Im Sommerinterview der ARD gab es endlich mal zwei richtig gute Fragen, die aber nicht die Herren Moderatoren Deppendorf und Becker stellten, sondern ihr Gesprächspartner Gregor Gysi. Insgesamt waren den Deutschen Burgerrechte wichtiger als Bürgerrechte, wie die Aufregung um den Veggie-Day einerseits und das Desinteresse am NSA-Skandal andererseits eindrucksvoll belegt. Die Meisterin der Hirntäuschung, Angela Merkel, lässt ihre Angreifer dabei gekonnt ins Leere laufen. Links andenken und rechts vorbeiregieren, das sei die Strategie der Kanzlerin, meinte etwa Volker Pispers in seiner Dienstagsglosse auf WDR 2, die es inzwischen nicht mehr gibt. Und die SPD, sie habe versucht, den Fußspuren Brandts nachzulaufen, um darin verstecken zu spielen.
Die Frage Krieg oder Frieden in Syrien beantwortete die SPD wie auch die Bundesregierung mit einem klaren Jein. Getrieben von den Medien, die einen Militärschlag regelrecht herbeisehnten, durfte es ja keine Solidaritätsbekundung mit dem Kurs der Linken im Wahlkampf geben, die den Spuren Brandts konsequent folgend, ein militärisches Eingreifen klar ablehnten. Eine verlogene Haltung sei anscheinend besser zu ertragen gewesen als die wage Aussicht auf ein Bündnis, das auf Angela Merkel als Kanzlerin verzichten könnte.

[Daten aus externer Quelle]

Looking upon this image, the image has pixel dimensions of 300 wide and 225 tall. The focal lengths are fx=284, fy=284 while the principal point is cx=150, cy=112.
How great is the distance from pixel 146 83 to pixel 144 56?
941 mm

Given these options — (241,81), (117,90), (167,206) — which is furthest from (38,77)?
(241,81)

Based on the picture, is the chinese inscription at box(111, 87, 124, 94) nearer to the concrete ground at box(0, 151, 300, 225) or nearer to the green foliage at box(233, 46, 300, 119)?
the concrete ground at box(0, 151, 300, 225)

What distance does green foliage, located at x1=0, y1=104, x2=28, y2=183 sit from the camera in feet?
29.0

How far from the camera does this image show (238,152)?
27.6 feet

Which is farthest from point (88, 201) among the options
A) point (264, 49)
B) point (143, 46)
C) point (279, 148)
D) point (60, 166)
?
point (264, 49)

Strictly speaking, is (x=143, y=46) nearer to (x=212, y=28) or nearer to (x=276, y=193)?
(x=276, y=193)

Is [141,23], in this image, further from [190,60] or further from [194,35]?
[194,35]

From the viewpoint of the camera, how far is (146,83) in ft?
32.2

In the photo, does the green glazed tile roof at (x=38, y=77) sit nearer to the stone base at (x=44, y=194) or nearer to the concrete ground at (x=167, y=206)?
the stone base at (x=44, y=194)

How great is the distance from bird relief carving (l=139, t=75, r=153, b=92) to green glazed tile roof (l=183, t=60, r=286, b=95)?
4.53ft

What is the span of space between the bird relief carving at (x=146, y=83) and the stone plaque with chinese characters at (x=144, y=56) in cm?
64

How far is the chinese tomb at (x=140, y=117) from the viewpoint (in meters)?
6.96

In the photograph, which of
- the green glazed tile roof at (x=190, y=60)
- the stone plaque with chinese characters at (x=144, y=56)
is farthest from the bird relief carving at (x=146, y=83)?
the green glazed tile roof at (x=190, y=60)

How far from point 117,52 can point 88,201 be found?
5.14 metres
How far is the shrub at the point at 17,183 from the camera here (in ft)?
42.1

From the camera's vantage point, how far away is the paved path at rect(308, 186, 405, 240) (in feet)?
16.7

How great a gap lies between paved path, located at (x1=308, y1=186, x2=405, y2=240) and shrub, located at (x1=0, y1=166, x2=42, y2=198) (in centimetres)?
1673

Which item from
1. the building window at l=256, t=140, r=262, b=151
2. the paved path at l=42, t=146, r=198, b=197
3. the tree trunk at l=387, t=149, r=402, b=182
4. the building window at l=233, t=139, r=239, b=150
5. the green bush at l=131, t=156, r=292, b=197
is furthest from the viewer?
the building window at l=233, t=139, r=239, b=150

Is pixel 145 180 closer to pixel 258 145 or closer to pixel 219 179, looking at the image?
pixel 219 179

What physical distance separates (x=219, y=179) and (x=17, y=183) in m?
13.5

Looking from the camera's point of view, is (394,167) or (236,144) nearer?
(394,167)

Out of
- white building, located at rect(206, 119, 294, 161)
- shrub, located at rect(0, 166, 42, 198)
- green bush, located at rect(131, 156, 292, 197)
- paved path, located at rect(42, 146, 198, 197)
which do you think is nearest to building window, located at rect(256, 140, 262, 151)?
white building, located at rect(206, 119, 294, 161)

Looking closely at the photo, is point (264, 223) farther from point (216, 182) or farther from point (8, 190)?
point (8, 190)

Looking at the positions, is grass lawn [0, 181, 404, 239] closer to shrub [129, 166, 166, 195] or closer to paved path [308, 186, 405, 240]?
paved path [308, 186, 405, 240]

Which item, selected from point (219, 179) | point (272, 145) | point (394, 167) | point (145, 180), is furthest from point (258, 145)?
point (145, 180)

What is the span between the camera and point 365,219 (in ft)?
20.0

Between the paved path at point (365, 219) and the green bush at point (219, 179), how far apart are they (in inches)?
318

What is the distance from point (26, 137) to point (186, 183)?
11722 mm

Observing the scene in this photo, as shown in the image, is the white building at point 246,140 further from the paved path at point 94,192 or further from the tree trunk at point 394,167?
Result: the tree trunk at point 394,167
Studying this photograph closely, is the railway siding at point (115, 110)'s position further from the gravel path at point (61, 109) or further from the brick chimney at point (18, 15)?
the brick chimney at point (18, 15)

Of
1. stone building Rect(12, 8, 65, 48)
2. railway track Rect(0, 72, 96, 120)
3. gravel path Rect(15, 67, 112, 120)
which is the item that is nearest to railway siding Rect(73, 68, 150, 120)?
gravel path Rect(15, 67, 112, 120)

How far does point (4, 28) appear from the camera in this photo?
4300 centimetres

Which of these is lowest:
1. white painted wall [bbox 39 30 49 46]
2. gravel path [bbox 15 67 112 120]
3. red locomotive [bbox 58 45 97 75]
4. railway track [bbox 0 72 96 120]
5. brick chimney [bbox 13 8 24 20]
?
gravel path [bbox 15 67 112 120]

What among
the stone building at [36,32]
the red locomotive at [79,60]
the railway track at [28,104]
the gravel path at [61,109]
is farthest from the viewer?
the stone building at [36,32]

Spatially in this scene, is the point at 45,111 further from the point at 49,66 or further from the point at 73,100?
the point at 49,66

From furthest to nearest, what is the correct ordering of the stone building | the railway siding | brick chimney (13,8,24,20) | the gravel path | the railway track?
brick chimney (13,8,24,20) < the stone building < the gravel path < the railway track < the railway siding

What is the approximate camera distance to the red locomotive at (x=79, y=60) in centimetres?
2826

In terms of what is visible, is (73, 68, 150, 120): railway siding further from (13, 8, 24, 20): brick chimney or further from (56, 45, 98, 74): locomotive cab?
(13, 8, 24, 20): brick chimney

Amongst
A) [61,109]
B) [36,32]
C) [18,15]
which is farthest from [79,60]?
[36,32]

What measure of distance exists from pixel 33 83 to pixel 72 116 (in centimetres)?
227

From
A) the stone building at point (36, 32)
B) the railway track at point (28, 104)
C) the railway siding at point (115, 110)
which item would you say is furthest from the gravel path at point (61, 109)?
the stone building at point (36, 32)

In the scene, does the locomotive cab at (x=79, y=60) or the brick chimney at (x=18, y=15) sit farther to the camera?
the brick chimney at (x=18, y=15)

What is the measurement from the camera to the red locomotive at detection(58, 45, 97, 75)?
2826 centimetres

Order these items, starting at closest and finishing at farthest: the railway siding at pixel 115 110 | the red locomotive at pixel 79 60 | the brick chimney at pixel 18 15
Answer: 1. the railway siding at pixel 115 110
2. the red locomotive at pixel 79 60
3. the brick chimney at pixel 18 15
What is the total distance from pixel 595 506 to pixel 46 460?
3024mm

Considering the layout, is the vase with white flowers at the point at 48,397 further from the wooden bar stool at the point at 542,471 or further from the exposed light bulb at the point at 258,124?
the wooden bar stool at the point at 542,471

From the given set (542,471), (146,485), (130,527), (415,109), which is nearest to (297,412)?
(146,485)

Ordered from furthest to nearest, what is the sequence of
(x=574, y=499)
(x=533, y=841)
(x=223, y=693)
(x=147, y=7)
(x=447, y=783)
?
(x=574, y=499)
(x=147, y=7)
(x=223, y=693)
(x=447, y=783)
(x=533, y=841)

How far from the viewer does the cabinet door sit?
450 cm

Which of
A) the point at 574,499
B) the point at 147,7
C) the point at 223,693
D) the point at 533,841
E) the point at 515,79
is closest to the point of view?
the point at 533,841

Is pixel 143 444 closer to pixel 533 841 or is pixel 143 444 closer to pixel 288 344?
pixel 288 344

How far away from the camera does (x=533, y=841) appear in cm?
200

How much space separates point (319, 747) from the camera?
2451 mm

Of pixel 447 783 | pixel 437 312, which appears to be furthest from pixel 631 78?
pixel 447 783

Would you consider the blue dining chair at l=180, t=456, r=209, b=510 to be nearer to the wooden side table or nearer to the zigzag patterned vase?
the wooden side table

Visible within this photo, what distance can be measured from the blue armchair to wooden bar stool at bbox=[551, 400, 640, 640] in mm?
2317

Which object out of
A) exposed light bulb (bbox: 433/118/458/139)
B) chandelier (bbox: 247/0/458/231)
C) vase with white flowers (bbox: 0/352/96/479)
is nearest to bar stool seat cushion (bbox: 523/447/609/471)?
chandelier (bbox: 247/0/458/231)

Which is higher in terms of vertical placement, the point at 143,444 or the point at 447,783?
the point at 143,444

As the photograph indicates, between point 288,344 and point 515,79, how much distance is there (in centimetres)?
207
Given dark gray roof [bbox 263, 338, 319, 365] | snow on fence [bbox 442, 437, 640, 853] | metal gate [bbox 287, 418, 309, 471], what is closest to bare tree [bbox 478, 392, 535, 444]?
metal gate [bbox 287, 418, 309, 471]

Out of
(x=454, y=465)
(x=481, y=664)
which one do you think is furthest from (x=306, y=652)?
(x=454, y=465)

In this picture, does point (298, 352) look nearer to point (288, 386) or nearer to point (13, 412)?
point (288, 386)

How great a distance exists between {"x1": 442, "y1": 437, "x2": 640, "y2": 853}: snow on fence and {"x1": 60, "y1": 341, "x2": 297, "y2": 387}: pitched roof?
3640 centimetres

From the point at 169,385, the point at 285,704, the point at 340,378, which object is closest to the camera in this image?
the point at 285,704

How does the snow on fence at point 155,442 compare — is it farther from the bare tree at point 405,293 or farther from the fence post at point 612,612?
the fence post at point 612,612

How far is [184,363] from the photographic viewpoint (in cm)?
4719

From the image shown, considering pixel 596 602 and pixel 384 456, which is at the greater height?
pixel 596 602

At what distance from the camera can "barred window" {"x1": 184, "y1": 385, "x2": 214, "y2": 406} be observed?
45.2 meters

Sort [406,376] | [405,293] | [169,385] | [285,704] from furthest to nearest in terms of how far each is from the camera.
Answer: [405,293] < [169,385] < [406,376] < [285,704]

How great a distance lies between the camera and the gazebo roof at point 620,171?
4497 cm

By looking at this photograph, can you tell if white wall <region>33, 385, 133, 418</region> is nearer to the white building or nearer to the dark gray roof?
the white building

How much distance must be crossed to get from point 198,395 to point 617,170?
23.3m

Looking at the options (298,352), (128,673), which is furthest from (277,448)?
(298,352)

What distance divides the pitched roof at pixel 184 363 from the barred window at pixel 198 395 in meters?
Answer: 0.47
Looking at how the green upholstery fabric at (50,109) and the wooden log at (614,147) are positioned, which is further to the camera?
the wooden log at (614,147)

Den Deutschen dürfe man schließlich die Zufriedenheit durch so etwas wie die Realität nicht wegnehmen. Die Jugend saufe offenbar so viel, dass die Alten vom Flaschenpfand noch leben können. Das sei ein echter sozialer Ausgleich, findet Christoph Sieber in Neues aus der Anstalt. Die Beschönigungen der wirtschaftlichen Lage werden rund einen Monat vor der Wahl noch einmal in geballter Form aus allen denkbaren Richtungen abgefeuert. Deutschland geht es gut, lautet die Botschaft, obwohl es auch andere Stimmen gab, die weitgehend ungehört blieben.
Deutschland unterliegt einer gefährlichen Illusion, hatte der Chef des Berliner Forschungsinstitut DIW, Marcel Fratzscher, Anfang August gesagt. In einer langfristigeren Perspektive hält die These, dass es uns wirtschaftlich so gut geht, der Wirklichkeit nicht stand, meint der Ökonom. Mit Fakten untermauerte er seine Behauptung, die weitestgehend ungehört blieb:
70 Prozent der Arbeitnehmer haben heute niedrigere Reallöhne als noch vor zehn Jahren. Auch die Produktivität, die Deutschland gern von anderen Ländern einfordert, habe sich seit 1999 verschlechtert, und die Investitionsquote sei in diesen Jahren von über 20 Prozent auf 17 Prozent gesunken.
September 2013
Im September bestimmte die Halskette alle Diskussionen, nicht aber das blanke Entsetzen, das ein TV-Duell hätte auslösen müssen. Darin sah es Merkel als ihre Pflicht an, sich um die inneren Angelegenheiten Griechenlands zu kümmern, gleichwohl bezeichnete sie das Ergebnis dieses Kümmerns, nämlich eine Rezession mit über 50, jetzt schon über 60 Prozent, Jugendarbeitslosigkeit als ganz normalen Zyklus. Sie fabulierte von zarten Pflänzchen des Wachstums, wo die Journalisten im Studio eine zertrampelte Mondlandschaft hätten erkennen und ansprechen müssen.
Die SPD, die bisher als verlässliche Stütze dieser Merkelschen Zerstörungspolitik in Europa galt und brav alles mitbeschloss, sah sich nun einem Liebesentzug der Kanzlerin ausgesetzt. Total unzuverlässig sollen die Sozialdemokraten sein, ließ Merkel in einem Interview verlauten. Um ihre Treue zu Merkel zu beweisen, posaunten die Genossen fortan immer lauter hinaus, dass sie all die schrecklichen wie sinnlosen Rettungspakete der Kanzlerin doch mitgetragen hätten, um sich noch vor der staatspolitischen Verantwortung ihrer Gunst zu versichern.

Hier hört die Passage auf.